Something I forgot to mention. If you are running on a tight schedule now, how are you going to meet delivery times if they all quit on you and you have to do it all yourself?

Even with bad help, sometimes it's better than no help. Don't make any hasty moves that will leave you in even worst shape then you currently in.

Craig


----------



## alan802 (Mar 24, 2008)

I would suggest being beside them all day doing what they do. Even though you've probably been there and done that, maybe they haven't seen it. What you do means a hell of a lot more than what you say. If it doesn't motivate them, they will at least respect you more. And if they don't respect you more after that then you better start working on replacing them.


----------



## Rob (Oct 28, 2006)

I have been on both sides of this equation. The best way to get more and quality work out of employees is competition. Can you hire a second shift, even a part time shift. If one shift prints 400 an hour and the other shift prints 300 hour, and this info is visable to all people. It will cause motivation in their own ranks. Alos gives incentive if there is the possibility of one shift being layed off.

- **Available data**:

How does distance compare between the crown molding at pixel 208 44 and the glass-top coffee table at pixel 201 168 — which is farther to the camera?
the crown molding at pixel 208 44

- **Your objective**: In the forum thread above, what does Rob name as the best way to get more and better work out of employees?

- **Expected answer**: Competition.